INSTRUCTIONS TO FOLLOW.
Transcribe the passage of the abstract on retrosplenial cortex and reorientation below, from "The retrosplenial cortex" up to and including "three aims: 1)".

Retrosplenial representations of space and hippocampal circuitry underlying reorientation - Project Summary/Abstract
Reorientation, the navigational process of regaining one’s bearings when lost, is critical for survival and is
impaired in several neurodegenerative diseases. Since surface layouts of navigable space tend to be stable over
time, lost navigators initially use the geometry of the environment to reorient, despite the presence of directionally
informative featural cues, such as visual landmarks, sounds, and/or textures. However, geometric strategies
lead to errors in geometrically equivalent locations (e.g., opposite corners of a rectangle). Over repeated
exposures to a reorientation context, lost navigators form associations of featural cues and a goal-location, and
reorientation becomes guided by features. The hippocampus is well-established for its role in spatial memory,
and its cells integrate both geometric and featural cues of the environment. During reorientation, these cells align
to the geometry of the environment. However, it is unclear how the hippocampus modulates the relative salience
of geometric and featural information during reorientation as animals learn the directional value of featural cues.
The retrosplenial cortex (RSC) is a visuospatial processing region that evaluates landmark stability, an inherent
property of environmental geometry, and contains cells that are responsive to places, borders, and head-
direction on the horizontal plane. Moreover, the RSC is important for environmental learning and lesions to this
area impair reorientation. Additionally, the RSC receives monosynaptic, long-range inhibition from GABAergic
cells in hippocampal area CA1, a projection that may serve to inhibit the use of geometry during reorientation
once associations of featural cues are formed. The goal of this proposal is to investigate how environments are
represented in the RSC at the population and single-cell level and the functional role of hippocampal GABAergic
projections to RSC during reorientation. To address these questions, this proposal will investigate three aims: 1)

Stored entries
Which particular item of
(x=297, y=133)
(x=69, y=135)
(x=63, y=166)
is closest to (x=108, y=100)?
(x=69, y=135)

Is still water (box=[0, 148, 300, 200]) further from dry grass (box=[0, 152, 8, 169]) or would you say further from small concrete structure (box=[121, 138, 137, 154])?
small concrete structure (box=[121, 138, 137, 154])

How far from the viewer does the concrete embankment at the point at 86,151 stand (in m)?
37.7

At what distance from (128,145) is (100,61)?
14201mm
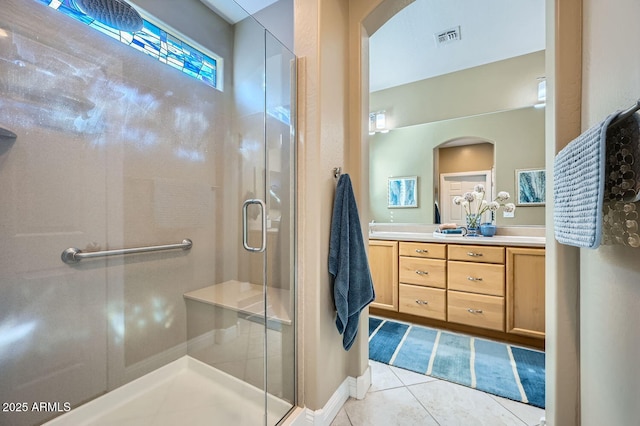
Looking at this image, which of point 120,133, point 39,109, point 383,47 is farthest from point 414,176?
point 39,109

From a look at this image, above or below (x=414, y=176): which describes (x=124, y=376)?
below

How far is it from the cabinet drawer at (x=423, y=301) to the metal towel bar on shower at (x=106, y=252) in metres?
2.00

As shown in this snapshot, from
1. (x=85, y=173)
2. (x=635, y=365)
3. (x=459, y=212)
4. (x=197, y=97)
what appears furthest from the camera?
(x=459, y=212)

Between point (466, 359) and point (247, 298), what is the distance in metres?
1.71

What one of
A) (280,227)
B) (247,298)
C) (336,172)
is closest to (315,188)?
(336,172)

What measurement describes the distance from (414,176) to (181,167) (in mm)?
2468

RESULT OF THIS TASK.
The retrosplenial cortex (RSC) is a visuospatial processing region that evaluates landmark stability, an inherent
property of environmental geometry, and contains cells that are responsive to places, borders, and head-
direction on the horizontal plane. Moreover, the RSC is important for environmental learning and lesions to this
area impair reorientation. Additionally, the RSC receives monosynaptic, long-range inhibition from GABAergic
cells in hippocampal area CA1, a projection that may serve to inhibit the use of geometry during reorientation
once associations of featural cues are formed. The goal of this proposal is to investigate how environments are
represented in the RSC at the population and single-cell level and the functional role of hippocampal GABAergic
projections to RSC during reorientation. To address these questions, this proposal will investigate three aims: 1)